Helical gears: What are they and where are they used?

Helical gears and spur gears are two of the most common gear types and can be used in many of the same applications. Spur gears are simple and inexpensive to manufacture, but helical gears offer some important advantages over spur gears.

helical gears

Image credit: Linn Gear Co.

The teeth of a helical gear are set at an angle (relative to axis of the gear) and take the shape of a helix. This allows the teeth to mesh gradually, starting as point contact and developing into line contact as engagement progresses. One of the most noticeable benefits of helical gears over spur gears is less noise, especially at medium- to high-speeds. Also, with helical gears, multiple teeth are always in mesh, which means less load on each individual tooth. This results in a smoother transition of forces from one tooth to the next, so that vibrations, shock loads, and wear are reduced.

But the inclined angle of the teeth also causes sliding contact between the teeth, which produces axial forces and heat, decreasing efficiency. These axial forces play a significant role in bearing selection for helical gears. Because the bearings have to withstand both radial and axial forces, helical gears require thrust or roller bearings, which are typically larger (and more expensive) than the simple bearings used with spur gears. The axial forces vary in proportion to the magnitude of the tangent of the helix angle.

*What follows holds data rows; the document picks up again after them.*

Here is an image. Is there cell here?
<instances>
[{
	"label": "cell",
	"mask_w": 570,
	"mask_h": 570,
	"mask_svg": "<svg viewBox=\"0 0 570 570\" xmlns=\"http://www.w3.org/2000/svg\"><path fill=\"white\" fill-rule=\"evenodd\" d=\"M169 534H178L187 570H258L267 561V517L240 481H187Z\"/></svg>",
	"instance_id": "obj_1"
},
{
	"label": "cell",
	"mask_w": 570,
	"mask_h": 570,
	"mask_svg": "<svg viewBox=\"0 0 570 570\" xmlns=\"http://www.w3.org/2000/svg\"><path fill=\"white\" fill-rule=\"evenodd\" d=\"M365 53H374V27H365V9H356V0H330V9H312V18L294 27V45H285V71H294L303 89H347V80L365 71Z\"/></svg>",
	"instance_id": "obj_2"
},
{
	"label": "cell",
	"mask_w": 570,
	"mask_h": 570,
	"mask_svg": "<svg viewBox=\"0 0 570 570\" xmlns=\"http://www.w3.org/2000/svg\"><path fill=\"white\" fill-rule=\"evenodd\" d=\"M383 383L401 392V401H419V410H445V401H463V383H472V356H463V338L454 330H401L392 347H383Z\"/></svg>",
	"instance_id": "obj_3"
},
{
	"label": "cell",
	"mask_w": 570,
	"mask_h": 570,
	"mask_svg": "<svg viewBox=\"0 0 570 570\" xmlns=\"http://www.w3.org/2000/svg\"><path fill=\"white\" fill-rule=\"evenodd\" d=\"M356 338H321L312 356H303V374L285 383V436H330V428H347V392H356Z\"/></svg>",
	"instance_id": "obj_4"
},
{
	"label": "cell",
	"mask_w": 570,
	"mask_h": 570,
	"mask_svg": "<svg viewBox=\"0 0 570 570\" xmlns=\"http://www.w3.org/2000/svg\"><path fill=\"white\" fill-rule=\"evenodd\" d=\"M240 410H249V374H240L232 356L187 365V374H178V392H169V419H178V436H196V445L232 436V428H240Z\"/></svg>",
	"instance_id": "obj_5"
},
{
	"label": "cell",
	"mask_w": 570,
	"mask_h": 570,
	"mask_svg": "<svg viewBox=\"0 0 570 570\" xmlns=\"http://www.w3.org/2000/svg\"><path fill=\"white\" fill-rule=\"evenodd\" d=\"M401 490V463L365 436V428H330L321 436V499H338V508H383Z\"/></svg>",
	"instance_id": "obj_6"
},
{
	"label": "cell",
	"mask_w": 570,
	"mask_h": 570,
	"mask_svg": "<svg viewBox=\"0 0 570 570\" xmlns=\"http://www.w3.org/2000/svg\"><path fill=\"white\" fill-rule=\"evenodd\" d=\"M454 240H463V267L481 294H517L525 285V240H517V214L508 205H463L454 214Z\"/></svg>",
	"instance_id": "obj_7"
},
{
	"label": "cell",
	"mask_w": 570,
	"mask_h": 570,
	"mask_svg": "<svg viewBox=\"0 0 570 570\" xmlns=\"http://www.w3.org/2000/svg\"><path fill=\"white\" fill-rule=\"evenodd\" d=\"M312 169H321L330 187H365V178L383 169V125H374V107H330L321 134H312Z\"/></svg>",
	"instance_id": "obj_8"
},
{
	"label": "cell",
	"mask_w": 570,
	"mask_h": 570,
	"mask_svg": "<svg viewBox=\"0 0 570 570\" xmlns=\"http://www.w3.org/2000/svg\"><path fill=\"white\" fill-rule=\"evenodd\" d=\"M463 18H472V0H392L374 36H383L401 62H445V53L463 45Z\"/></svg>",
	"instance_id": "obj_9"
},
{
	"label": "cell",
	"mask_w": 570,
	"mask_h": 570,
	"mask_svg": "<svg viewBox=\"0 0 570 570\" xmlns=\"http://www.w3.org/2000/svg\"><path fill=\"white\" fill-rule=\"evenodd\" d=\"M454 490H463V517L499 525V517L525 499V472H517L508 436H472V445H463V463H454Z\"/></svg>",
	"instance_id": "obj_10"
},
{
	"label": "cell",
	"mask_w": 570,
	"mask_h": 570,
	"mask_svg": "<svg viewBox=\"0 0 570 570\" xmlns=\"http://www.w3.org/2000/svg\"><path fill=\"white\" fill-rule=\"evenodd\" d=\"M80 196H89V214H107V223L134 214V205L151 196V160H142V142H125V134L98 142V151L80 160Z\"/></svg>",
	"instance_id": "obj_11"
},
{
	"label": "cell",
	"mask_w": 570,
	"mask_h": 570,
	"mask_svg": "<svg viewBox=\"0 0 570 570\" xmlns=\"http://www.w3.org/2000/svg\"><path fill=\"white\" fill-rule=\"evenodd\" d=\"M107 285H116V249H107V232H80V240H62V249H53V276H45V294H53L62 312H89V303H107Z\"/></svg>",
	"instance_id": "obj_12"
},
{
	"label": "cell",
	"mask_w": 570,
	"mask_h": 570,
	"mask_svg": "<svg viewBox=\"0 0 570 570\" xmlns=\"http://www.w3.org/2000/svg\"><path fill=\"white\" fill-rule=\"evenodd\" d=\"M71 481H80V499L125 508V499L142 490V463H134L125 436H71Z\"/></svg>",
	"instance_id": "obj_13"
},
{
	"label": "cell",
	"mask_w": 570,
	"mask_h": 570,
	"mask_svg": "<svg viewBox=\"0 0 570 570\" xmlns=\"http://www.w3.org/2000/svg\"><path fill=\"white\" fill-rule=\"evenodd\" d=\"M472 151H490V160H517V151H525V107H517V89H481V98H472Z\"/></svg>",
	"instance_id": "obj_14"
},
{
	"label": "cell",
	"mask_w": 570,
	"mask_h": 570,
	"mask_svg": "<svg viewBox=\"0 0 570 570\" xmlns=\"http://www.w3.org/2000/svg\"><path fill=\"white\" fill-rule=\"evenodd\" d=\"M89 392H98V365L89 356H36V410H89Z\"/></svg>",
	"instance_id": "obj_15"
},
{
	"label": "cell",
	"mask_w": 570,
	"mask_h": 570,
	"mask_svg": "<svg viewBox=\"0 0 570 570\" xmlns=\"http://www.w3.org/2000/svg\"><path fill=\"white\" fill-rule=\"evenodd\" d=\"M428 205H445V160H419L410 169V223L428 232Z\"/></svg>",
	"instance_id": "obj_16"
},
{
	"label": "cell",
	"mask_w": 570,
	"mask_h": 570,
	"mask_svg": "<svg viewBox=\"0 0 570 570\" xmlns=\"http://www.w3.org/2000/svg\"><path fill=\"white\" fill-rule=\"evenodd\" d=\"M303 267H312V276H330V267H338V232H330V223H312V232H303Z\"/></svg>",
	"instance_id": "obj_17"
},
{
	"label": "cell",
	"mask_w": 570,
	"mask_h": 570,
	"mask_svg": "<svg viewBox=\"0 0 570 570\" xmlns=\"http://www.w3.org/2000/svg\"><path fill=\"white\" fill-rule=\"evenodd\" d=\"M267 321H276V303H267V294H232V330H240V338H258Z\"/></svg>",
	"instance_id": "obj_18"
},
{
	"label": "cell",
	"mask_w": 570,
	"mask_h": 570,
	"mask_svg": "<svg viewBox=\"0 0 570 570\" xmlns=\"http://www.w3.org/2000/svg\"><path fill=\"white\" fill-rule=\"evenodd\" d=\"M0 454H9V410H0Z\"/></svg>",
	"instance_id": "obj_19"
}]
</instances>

Although larger helix angles provide higher speed and smoother motion, the helix angle is typically limited to 45 degrees due to the production of axial forces.

The axial loads produced by helical gears can be countered by using double helical or herringbone gears. These arrangements have the appearance of two helical gears with opposite hands mounted back-to-back, although in reality they are machined from the same gear. (The difference between the two designs is that double helical gears have a groove in the middle, between the teeth, whereas herringbone gears do not.) This arrangement cancels out the axial forces on each set of teeth, so larger helix angles can be used. It also eliminates the need for thrust bearings.

helical gears

Herringbone and double helical gears have two sets of teeth, of opposite hands, cut into one gear.
Image credit: Roy Beardmore

Besides smoother motion, higher speed capability, and less noise, another advantage that helical gears provide over spur gears is the ability to be used with either parallel or non-parallel (crossed) shafts. Helical gears with parallel shafts require the same helix angle, but opposite hands (i.e. right-handed teeth vs. left-handed teeth).

helical gears

Gears with parallel shafts have opposite hands, while gears with perpendicular shafts have the same hand.
Image credit: JC Leonard

When crossed helical gears are used, they can be of either the same or opposite hands. If the gears have the same hands, the sum of the helix angles should equal the angle between the shafts. The most common example of this are crossed helical gears with perpendicular (i.e. 90 degree) shafts. Both gears have the same hand, and the sum of their helix angles equals 90 degrees. For configurations with opposite hands, the difference between helix angles should equal the angle between the shafts. Crossed helical gears provide flexibility in design, but the contact between teeth is closer to point contact than line contact, so they have lower force capabilities than parallel shaft designs.

Helical gears are often the default choice in applications that are suitable for spur gears but have non-parallel shafts. They are also used in applications that require high speeds or high loading. And regardless of the load or speed, they generally provide smoother, quieter operation than spur gears.